Professor Farzad Hassanzadeh at the Wilson Lecture Series
Data compression and sequence analysis for two non-Markovian sources
Although Markov models of sequences are ubiquitous in information theory and statistical signal processing, there are critical applications where Markovianity does not hold. This talk focuses on compression and analysis methods for two such cases: sources with long-range redundancy and evolutionary sources. Long-range redundancy, i.e., the presence of repeated blocks at large distances, is prevalent in large-scale data storage systems, where commonly, up to 85% of the data is redundant. Evolutionary sources, which produce data through consecutive edits, model the generation of genomic data. I will present our results on the compression of these sources, including information-theoretic lower bounds and algorithmic upper bounds. For evolutionary sources, I will also discuss parameter estimation and its applications to computational biology, including a novel approach for quantifying mutation activity based on a single sequence.

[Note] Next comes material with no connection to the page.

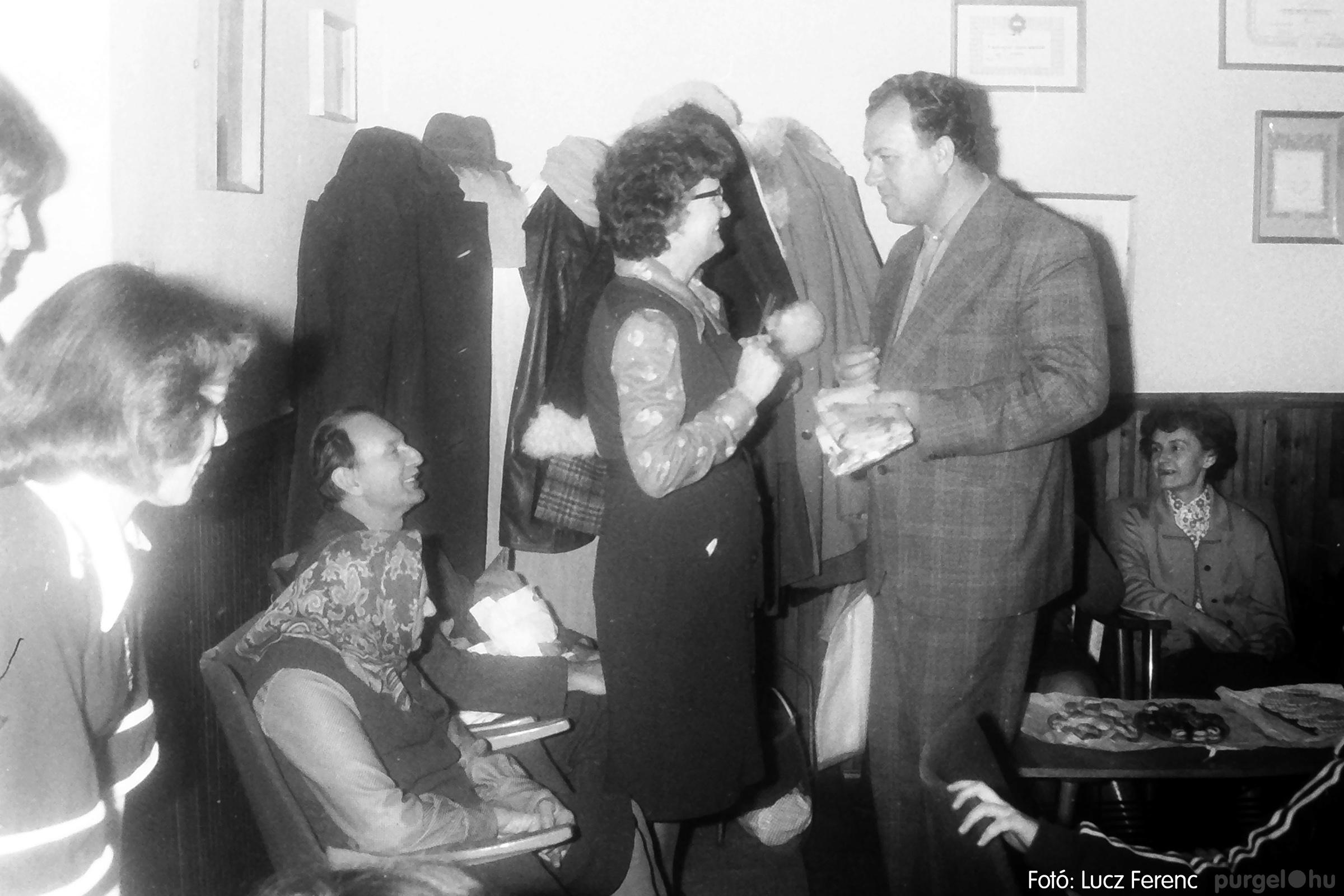 096. 1977. Karácsonyi összejövetel a kultúrházban 003. - Fotó: Lucz Ferenc.jpg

Biography of professor Hassanzadeh
Professor Hassanzadeh is an assistant professor in the Department of Electrical and Computer Engineering and the Department of Computer Science at the University of Virginia. Previously, he was a postdoctoral scholar at the California Institute of Technology. He received his Ph.D. in Electrical and Computer Engineering in 2013 from the University of Illinois at Urbana-Champaign. His current research interests include data compression, coding for storage, and machine learning. He is the recipient of the 2013 Robert T. Chien Memorial Award from the University of Illinois for demonstrating excellence in research and the 2014 IEEE Data Storage Best Student Paper Award.